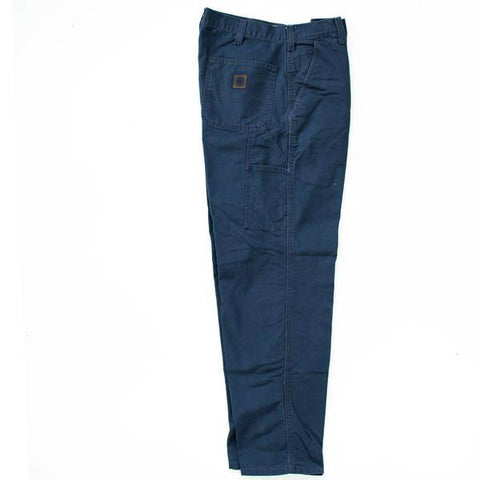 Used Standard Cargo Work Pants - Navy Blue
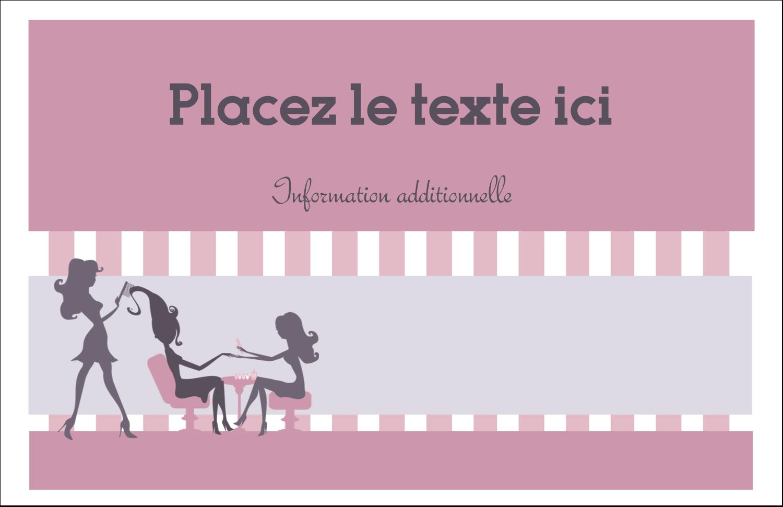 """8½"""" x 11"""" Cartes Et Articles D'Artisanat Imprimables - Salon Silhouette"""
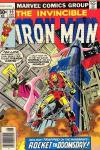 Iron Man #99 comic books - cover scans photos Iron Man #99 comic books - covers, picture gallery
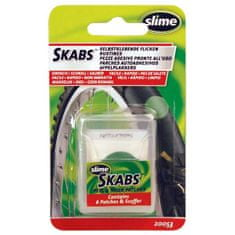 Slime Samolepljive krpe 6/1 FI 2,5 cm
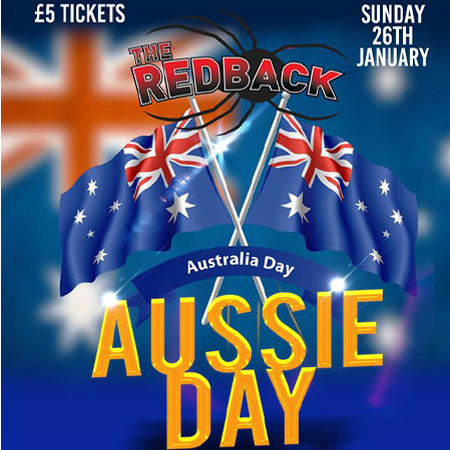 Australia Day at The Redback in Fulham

........

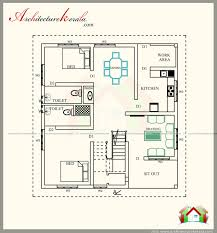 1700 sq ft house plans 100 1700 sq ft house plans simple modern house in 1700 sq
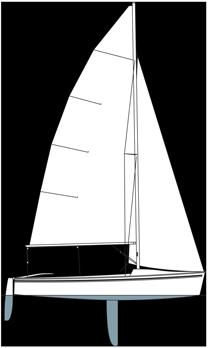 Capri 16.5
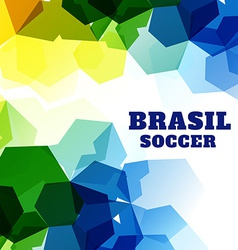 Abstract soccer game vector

........

What are the lines in the records above, word for word, from the one containing "Used Standard Cargo Work Pants - Navy Blue" through the one containing "Australia Day at The Redback in Fulham", both ends included and pictures left out?

 Used Standard Cargo Work Pants - Navy Blue
 """8½"""" x 11"""" Cartes Et Articles D'Artisanat Imprimables - Salon Silhouette"""
 Iron Man #99 comic books - cover scans photos Iron Man #99 comic books - covers, picture gallery
 Slime Samolepljive krpe 6/1 FI 2,5 cm
 Australia Day at The Redback in Fulham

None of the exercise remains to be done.